Bitcoin is a digital, decentralized currency. The most distinctive feature of this form of money is that it does not rely on a central bank or government. They cannot value or issue it, and therefore it is often referred to as a “cryptocurrency.” Bitcoin is based on a technology called the blockchain, which is a shared public ledger that records all the transactions occurring in the Bitcoin network.
The blockchain ensures users have complete control over their money and eliminates the ability of third parties to intercept or change transactions. At the heart of the Bitcoin system is the token known as “BTC,” which is the actual bitcoin used for transactions and not Bitcoin as the entire system itself.

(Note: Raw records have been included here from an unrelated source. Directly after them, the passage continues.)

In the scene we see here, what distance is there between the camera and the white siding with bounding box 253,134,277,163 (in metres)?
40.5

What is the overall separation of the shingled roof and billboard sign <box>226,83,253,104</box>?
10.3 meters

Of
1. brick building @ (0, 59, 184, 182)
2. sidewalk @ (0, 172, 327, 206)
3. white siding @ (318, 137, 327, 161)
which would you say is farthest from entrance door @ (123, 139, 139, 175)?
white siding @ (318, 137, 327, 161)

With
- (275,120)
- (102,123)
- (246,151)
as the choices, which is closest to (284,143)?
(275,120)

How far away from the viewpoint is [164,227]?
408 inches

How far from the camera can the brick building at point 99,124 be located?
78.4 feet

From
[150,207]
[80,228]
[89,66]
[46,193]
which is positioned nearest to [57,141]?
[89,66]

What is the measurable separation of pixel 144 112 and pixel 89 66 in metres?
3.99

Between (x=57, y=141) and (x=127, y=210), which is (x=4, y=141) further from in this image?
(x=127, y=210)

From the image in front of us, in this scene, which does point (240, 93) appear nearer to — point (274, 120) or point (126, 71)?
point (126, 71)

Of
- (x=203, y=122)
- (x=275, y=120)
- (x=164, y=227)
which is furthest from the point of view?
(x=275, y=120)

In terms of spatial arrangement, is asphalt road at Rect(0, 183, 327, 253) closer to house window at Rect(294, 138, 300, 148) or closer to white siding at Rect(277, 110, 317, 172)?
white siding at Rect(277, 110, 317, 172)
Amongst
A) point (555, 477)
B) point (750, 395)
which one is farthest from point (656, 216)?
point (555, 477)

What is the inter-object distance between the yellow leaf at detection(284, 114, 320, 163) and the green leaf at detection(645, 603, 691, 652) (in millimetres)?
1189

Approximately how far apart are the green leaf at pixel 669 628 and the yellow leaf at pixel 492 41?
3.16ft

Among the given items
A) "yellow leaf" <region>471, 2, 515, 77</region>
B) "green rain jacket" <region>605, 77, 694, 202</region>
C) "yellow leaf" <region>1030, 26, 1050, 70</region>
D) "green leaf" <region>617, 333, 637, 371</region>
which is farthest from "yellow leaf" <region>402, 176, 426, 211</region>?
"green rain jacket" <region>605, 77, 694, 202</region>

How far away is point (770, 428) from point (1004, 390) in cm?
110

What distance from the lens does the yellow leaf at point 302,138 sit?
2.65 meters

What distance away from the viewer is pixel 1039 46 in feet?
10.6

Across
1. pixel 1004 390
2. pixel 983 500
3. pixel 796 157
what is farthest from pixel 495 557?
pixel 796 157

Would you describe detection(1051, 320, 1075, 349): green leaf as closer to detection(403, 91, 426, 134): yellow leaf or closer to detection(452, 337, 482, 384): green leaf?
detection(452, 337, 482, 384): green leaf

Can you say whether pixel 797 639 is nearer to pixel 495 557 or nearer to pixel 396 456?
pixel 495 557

This token is what allows Bitcoin users to make and receive payments, and it serves as a form of incentive for miners to process and validate transactions. One BTC is equal to 100 million satoshis – the smallest fraction of a Bitcoin. Every BTC consists of individual transactions within the blockchain that track the transfer of funds from one wallet address to another.
It is important to remember BTC is not physical money; instead, it is a digital record of ownership stored on the blockchain. Any user can obtain BTC by either mining or purchasing it from an online exchange. Bitcoins are divisible up to 8 decimal points and can be used to purchase goods and services, send money to other individuals, or even make donations.
As Bitcoin has become more widespread and its value has increased, more merchants are beginning to accept it as payment.